In an editorial endorsement of Clinton on Wednesday, the New York Daily News blasted the Republican attack as “over the top,” and political observers in both parties said Clinton’s tough response shows how much she has grown as a candidate in recent months. Yet she may be slipping in the final days.

Although Clinton enjoyed a modest lead in October surveys, she and Lazio are running neck and neck, based on a new Quinnipiac poll showing her with a 47%-44% margin. Other surveys this week have shown either Clinton or Lazio with slight leads, but most political observers believe the closely watched race will be a squeaker.

They also doubt whether there are many swing voters left to be wooed. After months of relentless campaigning by both sides, pollsters say the fences have been picked clean of undecided voters--making election day turnout crucial.

“The key to this campaign, as with the presidential race, is which side does the better job of getting its people to the polls,” said GOP strategist Jay Severin, predicting that Lazio’s heavy support from suburban residents will give him a narrow victory. “Suburbanites are the most likely voters to cast ballots in general elections, and if I was Rick, I’d be sleeping much easier on Monday night than Hillary Clinton.”

Yet others say Clinton’s overwhelming support in Latino and African American communities--plus heavy backing from the state’s politically active Jewish community--could translate into a historic turnout. “If Hillary’s campaign manages to turn out these voters with any efficiency, I think she’ll win comfortably,” said Democratic consultant George Arzt.

Advertisement

Pundits offered conflicting views of why the race has tightened in the last week. Democratic strategist Hank Sheinkopf said the election was always close and that the leads Clinton and Lazio enjoyed merely showed the fluctuation of undecided voters. Clinton, he said, is a polarizing candidate who was never likely to achieve a landslide victory.

On the GOP side, pollster Frank Luntz thinks Lazio has finally connected with Republican voters in upstate New York, where Clinton had made surprising inroads. “It was a matter of time before those voters returned to the Republican fold, just as a matter of habit. But even with that movement, it’s a race that is just way too close to call.”

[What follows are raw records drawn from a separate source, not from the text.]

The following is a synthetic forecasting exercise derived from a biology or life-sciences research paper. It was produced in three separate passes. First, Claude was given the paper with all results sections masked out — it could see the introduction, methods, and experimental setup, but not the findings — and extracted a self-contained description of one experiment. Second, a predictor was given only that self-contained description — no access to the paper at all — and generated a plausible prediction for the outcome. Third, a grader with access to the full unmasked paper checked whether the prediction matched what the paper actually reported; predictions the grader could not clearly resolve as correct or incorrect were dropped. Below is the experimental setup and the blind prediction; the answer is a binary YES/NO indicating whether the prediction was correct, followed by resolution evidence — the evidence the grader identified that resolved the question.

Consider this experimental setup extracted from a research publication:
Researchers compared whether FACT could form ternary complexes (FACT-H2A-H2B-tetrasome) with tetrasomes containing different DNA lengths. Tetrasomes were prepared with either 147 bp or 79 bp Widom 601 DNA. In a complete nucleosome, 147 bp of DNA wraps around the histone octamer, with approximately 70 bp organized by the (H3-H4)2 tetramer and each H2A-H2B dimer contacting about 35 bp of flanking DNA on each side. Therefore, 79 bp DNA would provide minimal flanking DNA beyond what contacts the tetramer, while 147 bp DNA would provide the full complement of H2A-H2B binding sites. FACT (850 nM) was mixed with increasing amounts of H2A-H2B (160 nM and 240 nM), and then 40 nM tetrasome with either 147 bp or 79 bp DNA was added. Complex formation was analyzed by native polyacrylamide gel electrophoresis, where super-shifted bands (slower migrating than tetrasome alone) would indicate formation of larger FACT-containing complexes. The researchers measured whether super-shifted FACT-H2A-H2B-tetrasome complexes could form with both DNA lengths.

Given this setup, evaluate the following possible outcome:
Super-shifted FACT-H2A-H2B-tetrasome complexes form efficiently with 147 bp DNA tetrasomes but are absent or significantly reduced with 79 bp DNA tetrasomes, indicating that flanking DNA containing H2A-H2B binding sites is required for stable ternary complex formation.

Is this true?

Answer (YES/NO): NO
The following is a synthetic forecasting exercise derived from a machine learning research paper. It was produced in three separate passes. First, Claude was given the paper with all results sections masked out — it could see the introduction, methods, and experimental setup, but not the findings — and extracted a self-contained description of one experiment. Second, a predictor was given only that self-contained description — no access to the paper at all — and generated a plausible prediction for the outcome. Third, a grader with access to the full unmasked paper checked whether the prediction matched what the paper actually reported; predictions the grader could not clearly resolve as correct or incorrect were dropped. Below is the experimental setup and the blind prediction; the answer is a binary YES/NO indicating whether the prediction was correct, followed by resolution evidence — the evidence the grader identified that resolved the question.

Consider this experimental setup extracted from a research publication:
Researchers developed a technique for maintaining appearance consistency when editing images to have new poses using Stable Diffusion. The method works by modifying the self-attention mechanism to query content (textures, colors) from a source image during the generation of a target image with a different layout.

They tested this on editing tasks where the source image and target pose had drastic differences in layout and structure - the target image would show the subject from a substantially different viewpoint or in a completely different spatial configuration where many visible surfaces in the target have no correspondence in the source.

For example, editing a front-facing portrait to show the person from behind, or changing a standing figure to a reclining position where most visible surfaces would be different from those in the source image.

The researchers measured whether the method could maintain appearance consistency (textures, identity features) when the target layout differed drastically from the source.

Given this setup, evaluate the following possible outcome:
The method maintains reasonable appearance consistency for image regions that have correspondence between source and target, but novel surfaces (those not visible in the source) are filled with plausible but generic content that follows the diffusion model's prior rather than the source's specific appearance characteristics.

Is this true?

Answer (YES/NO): NO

More than 11 million New Yorkers are registered to vote Tuesday, an all-time high, according to the State Board of Elections, and both campaigns are pouring millions of dollars into get-out-the-vote efforts. They’re flooding the airwaves with television ads and bringing in big political guns for last-minute rallies. President Clinton will spend much of this weekend stumping for his wife in New York, and Lazio’s campaign promises appearances with Gov. George Pataki, New York Mayor Rudolph W. Giuliani and other GOP heavyweights.

Although presidential fever seems to have passed New York by--Al Gore has held a steady double-digit lead over George W. Bush, and the two candidates have made few appearances here--the Senate brawl has stoked widespread interest. By the time it’s over, Clinton’s and Lazio’s campaigns will have spent more than $30 million apiece, making this one of the most expensive Senate contests in American political history.

“Things are getting down and dirty in the final days, and a lot of that is because both campaigns have money to burn,” Severin said. “What else do you expect from New York?”

Win or lose, Clinton can take comfort from the fact that she ran a historic campaign--the first ever in which a first lady sought elective office. And political experts in both parties praised her for becoming a much more effective candidate than they initially thought possible.

Advertisement

“I’d have to give her an A-minus,” Luntz said. “She’s been much less shrill, less partisan, and quite frankly she’s less vicious than she was as first lady. Her strategists put her on a short leash, and she stayed on that leash. So you have to give her credit for that.”

Democrats are more effusive, suggesting that Clinton evolved from a behind-the-scenes policy wonk into a tough and seasoned political candidate in the last 16 months.

“Hillary had it very rough at first,” said pollster Joel Benenson, referring to criticisms of her as an overly ambitious carpetbagger. “But she stayed on her feet. If this was a boxing match, I’d say she’s taken shots, but it’s the 15th round, she’s still strong and she’s scoring points.”